**Activity list**
A: Extract the stretch from "The short-term harmful" through "she points out." in the passage on the children's therapy study, word for word.
B: Write what comes next in the passage on the children's therapy study, starting after its final sentence.

**Supplied passage**
◆ ◆ ◆

The short-term harmful effects of this new therapeutic approach have also been “manageable,” according to the experts consulted. Not only that, but there actually was less collateral damage than with just chemotherapy, notes van der Sluis: “Potential side effects included fever, anemia or infection, but they were handled well.”
Rives celebrates what she considers to be the two great advantages that this study yields: “It improves results and prevents early relapses. And the toxicity that these children have presented is lower than with the intensive chemotherapy blocks, which is what they receive now. In the short term, it is not toxic. We’ll see what happens in the long term,” she points out.
The Dutch researcher explains that “the follow-up was relatively short [about 26 months], but it covers the period in which most recurrences would be expected.” It is in that two-year period when relapses usually occur, and if the results improve in that critical window, that period is already valuable, agrees Rives. However, van der Sluis notes that future relapses cannot be ruled out, adding that “a longer follow-up is expected.”

◆ ◆ ◆

**Provided data**
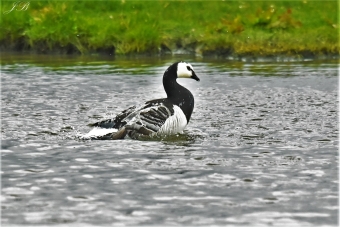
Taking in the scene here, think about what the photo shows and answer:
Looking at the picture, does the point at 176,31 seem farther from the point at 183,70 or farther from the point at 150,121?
the point at 150,121

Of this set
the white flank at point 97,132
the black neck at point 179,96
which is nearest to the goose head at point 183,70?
the black neck at point 179,96

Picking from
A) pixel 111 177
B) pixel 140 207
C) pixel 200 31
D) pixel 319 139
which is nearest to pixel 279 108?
pixel 319 139

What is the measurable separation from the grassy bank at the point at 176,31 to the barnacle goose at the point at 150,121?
12.1 m

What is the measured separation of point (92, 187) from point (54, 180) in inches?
24.8

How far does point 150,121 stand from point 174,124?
423 millimetres

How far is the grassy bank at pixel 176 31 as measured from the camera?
26438 millimetres

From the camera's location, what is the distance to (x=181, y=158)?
11844 mm

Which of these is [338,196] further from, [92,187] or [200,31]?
[200,31]

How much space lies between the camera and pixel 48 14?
2806cm

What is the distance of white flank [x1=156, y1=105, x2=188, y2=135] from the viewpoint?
13.7 m

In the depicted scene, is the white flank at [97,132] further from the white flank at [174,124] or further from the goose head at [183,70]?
the goose head at [183,70]

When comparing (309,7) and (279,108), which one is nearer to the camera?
(279,108)

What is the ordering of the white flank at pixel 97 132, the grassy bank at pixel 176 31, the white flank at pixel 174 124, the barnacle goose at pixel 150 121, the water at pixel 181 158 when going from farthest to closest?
the grassy bank at pixel 176 31
the white flank at pixel 174 124
the barnacle goose at pixel 150 121
the white flank at pixel 97 132
the water at pixel 181 158

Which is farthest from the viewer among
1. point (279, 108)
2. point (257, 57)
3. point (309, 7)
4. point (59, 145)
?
point (309, 7)
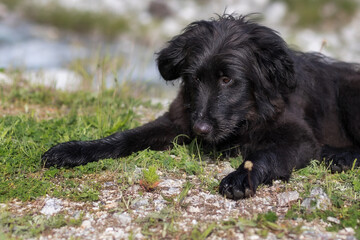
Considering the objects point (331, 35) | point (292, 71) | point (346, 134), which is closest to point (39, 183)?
point (292, 71)

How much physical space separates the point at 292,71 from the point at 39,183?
246cm

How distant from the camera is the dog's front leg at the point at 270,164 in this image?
3271 mm

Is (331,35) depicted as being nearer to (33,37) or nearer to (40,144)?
(33,37)

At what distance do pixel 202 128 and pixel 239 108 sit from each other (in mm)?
482

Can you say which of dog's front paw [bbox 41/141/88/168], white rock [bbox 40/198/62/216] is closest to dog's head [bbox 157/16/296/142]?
dog's front paw [bbox 41/141/88/168]

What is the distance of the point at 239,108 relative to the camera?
12.7 feet

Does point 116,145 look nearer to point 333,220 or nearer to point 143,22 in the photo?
point 333,220

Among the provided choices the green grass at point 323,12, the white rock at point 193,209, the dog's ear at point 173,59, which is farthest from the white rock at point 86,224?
the green grass at point 323,12

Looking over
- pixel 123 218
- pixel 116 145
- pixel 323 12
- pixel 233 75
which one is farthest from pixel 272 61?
pixel 323 12

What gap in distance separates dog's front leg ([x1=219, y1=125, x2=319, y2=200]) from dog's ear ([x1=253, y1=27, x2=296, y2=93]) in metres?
0.51

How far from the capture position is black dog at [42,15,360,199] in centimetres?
376

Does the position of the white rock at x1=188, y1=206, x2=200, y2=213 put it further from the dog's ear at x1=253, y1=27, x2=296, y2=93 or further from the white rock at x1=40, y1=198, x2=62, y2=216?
the dog's ear at x1=253, y1=27, x2=296, y2=93

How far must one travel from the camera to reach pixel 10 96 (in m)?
5.71

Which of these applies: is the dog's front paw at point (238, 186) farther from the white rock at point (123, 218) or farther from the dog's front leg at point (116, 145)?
the dog's front leg at point (116, 145)
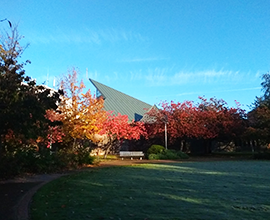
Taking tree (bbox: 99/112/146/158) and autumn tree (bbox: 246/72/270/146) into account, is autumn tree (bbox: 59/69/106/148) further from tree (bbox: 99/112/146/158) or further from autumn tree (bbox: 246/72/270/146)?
autumn tree (bbox: 246/72/270/146)

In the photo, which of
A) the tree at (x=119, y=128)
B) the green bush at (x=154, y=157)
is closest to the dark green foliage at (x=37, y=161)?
the green bush at (x=154, y=157)

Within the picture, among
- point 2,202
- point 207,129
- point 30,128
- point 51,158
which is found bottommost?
point 2,202

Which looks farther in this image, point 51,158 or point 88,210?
point 51,158

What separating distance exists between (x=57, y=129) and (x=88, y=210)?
1364 cm

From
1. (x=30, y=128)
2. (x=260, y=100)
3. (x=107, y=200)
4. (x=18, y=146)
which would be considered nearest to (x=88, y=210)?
(x=107, y=200)

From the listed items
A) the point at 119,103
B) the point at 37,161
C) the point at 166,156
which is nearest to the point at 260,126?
the point at 166,156

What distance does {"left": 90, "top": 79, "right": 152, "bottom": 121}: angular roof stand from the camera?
33.8 meters

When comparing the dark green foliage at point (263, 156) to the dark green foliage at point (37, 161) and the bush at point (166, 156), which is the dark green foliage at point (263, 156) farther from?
the dark green foliage at point (37, 161)

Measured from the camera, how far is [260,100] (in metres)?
34.6

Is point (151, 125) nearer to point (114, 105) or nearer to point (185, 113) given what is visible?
point (185, 113)

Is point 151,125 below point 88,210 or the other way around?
the other way around

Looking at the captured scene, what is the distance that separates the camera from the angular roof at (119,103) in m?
33.8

◆ ◆ ◆

**Response list**
A:
The short-term harmful effects of this new therapeutic approach have also been “manageable,” according to the experts consulted. Not only that, but there actually was less collateral damage than with just chemotherapy, notes van der Sluis: “Potential side effects included fever, anemia or infection, but they were handled well.”
Rives celebrates what she considers to be the two great advantages that this study yields: “It improves results and prevents early relapses. And the toxicity that these children have presented is lower than with the intensive chemotherapy blocks, which is what they receive now. In the short term, it is not toxic. We’ll see what happens in the long term,” she points out.

B:
All the experts consulted agree that it will take more time and studies to consolidate the data. The limitations of the study itself reflect the short follow-up time and the fact that it is not a randomized study (with a control group that does not receive immunotherapy to assess the real impact); still, the authors hope that these results will be enough to change the standard treatment for a cancer with such a poor prognosis. “As a result of our study, all the babies with KMT2A-rearranged ALL will receive immunotherapy as part of the standard treatment,” says van der Sluis. However, at the moment patients can only receive treatment within the study protocols in order to gain access to blinatumomab. A larger study with 160 patients from 27 countries is already in the planning stages.
Further follow-up
The experts acknowledge that this is a study with few patients that were observed for a short time; being such a rare disease, they explain, it is difficult to increase the number of participants. Velasco assures that, in any case, the study published in the New England Journal of Medicine is already “good news” and opens the doors to “an interesting future.” Now, future trials will help answer the questions that remain in the air. “We know that relapses occur particularly at the beginning. But, is immunotherapy going to change the relapse profile? We don’t know. We will have to follow up,” he says.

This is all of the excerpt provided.